The real problem is that other things have got a lot cheaper so our expectations rise. e.g. a new Porsche 911 in 1981 was approx £25,000 (£200,000 in 2015 money?) as against £90,000 now. A dishwasher cost £200 (£1600 in 2015 money) as against £250 now. I paid £3,000 to fit out a kitchen in 1977 (£30,000?), the same kitchen would be about £6,000 now. Only housing in the UK has really got more expensive.

Even learning to fly cost about the same as now. I paid £9 ph dual in 1970 to get my PPL. That’s prob about £135ph now, That was for a minimally equipped C150.

All this obviously applies to Europe, the US experience was probably different.

@Ted.P where do you get your inflation rates from? They seem very steep.

@Peter: And that’s a good reason to support EuroGA calls to mind the vast crowds of glider and hang glider pilots hanging around here…

@Ted.P: you said and illustrated, exactly what I felt about the matter without having the supporting figures. Thanks!

EBZH Kiewit, Belgium

Google is your friend – UK retail price index e.g. here

Administrator
Shoreham EGKA, United Kingdom

Yes and according to those tables, Ted.P’s calculations are too steep. 2014 to 1981 is factor 3 so the 25,000 Porsche would be 76,000 € in today’s money.

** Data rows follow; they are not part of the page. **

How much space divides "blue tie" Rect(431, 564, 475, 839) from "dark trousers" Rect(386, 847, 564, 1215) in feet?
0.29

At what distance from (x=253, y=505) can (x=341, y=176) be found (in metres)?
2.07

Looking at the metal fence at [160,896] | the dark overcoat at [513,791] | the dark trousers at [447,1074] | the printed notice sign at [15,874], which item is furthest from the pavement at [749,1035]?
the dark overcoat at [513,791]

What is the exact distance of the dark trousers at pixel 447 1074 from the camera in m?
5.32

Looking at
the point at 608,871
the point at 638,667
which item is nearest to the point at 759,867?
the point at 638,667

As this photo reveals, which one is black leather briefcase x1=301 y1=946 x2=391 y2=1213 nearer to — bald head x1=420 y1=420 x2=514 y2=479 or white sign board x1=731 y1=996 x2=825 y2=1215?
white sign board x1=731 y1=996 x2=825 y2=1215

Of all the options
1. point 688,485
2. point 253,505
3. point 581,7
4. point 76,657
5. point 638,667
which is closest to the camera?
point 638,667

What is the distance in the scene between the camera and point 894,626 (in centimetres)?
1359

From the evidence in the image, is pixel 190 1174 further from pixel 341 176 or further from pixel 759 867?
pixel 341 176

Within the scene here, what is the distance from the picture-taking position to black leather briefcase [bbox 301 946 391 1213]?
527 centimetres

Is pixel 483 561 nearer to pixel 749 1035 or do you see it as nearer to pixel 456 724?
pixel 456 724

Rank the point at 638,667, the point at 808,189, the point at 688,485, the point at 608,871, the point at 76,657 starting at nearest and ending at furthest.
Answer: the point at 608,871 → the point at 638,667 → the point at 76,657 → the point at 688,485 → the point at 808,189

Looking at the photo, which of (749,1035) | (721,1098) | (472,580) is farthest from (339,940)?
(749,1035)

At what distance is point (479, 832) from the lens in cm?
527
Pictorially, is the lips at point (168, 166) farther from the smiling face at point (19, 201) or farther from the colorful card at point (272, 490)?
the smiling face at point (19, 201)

1977 to today is 238.6/47.8 = 5 so a 50,000 Robin would be 250,000 in today’s money. That makes his calculation off by 100%.

How much is a new Robin?

Administrator
Shoreham EGKA, United Kingdom

Robin don’t make anything remotely resembling a 285hp all metal retractable now, so any comparison would be meaningless.

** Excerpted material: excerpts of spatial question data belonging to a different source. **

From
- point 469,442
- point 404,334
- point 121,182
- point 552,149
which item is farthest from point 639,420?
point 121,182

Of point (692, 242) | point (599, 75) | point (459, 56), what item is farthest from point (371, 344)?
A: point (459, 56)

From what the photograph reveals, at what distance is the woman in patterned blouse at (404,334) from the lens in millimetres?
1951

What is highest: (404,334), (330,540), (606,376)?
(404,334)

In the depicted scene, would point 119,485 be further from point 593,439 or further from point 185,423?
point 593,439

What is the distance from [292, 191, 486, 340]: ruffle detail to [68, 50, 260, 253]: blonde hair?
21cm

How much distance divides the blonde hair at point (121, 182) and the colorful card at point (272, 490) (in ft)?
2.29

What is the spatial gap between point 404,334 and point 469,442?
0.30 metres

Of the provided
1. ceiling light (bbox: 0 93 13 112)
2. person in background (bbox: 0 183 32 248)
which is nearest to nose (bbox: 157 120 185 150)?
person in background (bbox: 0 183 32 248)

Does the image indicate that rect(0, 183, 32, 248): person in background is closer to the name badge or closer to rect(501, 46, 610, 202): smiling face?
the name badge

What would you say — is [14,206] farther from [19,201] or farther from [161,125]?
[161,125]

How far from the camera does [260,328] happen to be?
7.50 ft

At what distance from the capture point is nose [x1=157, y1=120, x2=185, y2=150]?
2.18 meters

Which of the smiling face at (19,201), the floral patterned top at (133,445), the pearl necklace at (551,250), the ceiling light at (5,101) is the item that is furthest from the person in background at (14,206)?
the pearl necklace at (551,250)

Inflation rate tables are inevitably skewed depending on the basket of prices used. Items vary enormously i.e. electronics and consumer goods are much cheaper whereas housing much more expensive. If the basket includes mortgage interest rates, but you don’t have a mortgage, then your perception of rising (or falling) prices will be very different from official stats. Also during high inflation period (e.g. UK 1970s) the variations within the basket can be extreme, especially if exchange rate fluctuations are involved in pricing (as they were with the Porsche 911 example). Planes and avionics were often priced in US dollars and you needed to have been around in the 70s and 80s to understand the strange results that produced at the time.

I have been earning and spending for decades and base my inflation on my own experience of prices and relative earnings. As I said before my money now goes further on most things I buy, but not with planes, they’ve stayed much the same.

I would guess that most people have a perceived personal inflation rate. As a self-employed fee earner I always needed to keep cash reserves and had a very good idea of the increase in costs that I incurred.

Indeed – I recall GBP 1.00 varying between USD 1.05 and USD 2.40.